INFORMATION SHOWN:

--- START ---

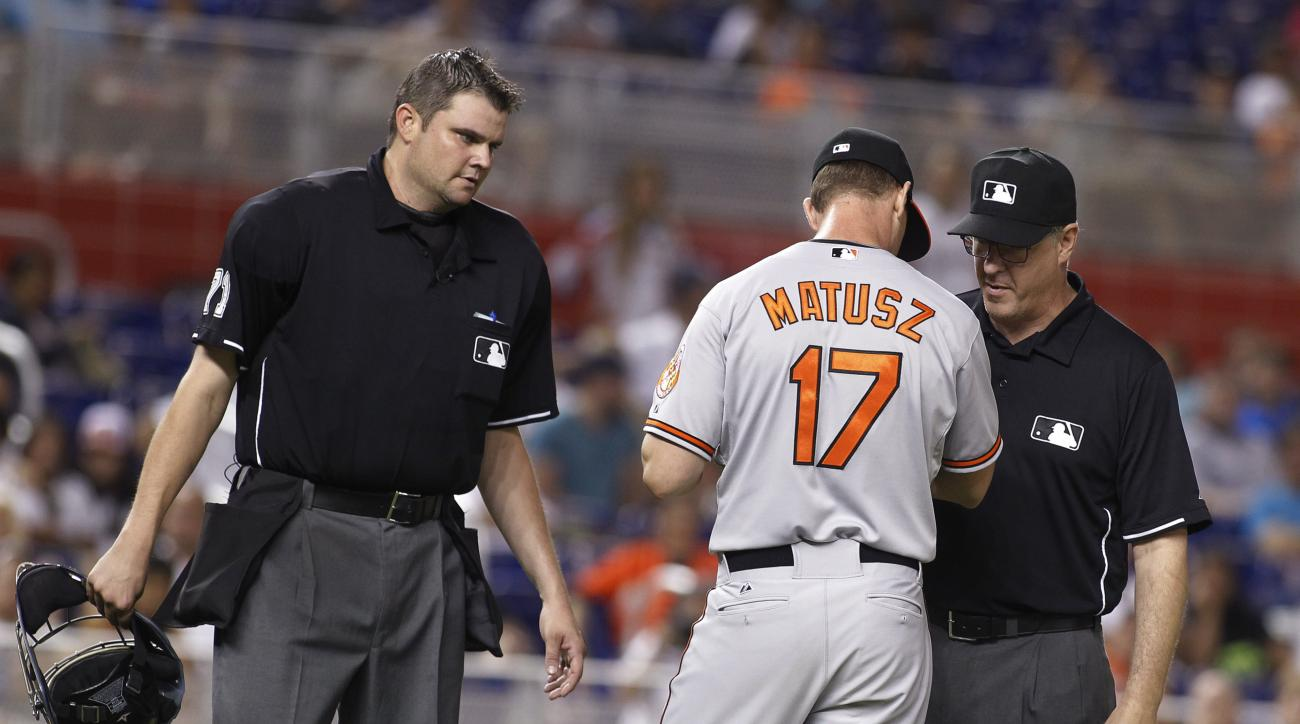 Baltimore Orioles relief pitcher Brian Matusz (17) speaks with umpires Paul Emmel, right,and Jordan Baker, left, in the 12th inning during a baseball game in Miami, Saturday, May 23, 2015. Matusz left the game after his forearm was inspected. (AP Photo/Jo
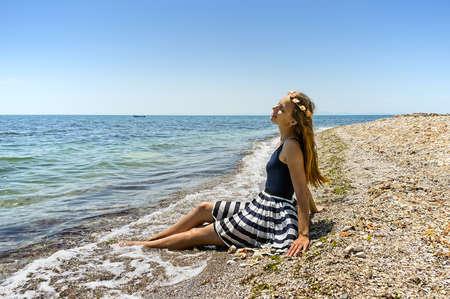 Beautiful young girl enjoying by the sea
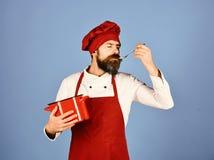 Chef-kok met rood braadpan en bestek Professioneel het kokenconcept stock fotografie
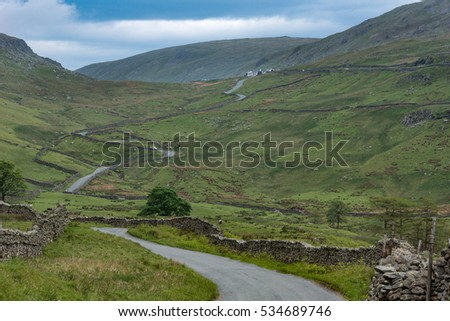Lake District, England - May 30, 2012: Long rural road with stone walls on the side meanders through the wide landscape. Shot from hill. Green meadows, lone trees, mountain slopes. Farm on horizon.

--- END ---

WHAT IS EXPECTED:
Except for the pictures, print the data above exactly.

SOLUTION TO THIS TASK:
 Baltimore Orioles relief pitcher Brian Matusz (17) speaks with umpires Paul Emmel, right,and Jordan Baker, left, in the 12th inning during a baseball game in Miami, Saturday, May 23, 2015. Matusz left the game after his forearm was inspected. (AP Photo/Jo
 Beautiful young girl enjoying by the sea
 Chef-kok met rood braadpan en bestek Professioneel het kokenconcept stock fotografie
Lake District, England - May 30, 2012: Long rural road with stone walls on the side meanders through the wide landscape. Shot from hill. Green meadows, lone trees, mountain slopes. Farm on horizon.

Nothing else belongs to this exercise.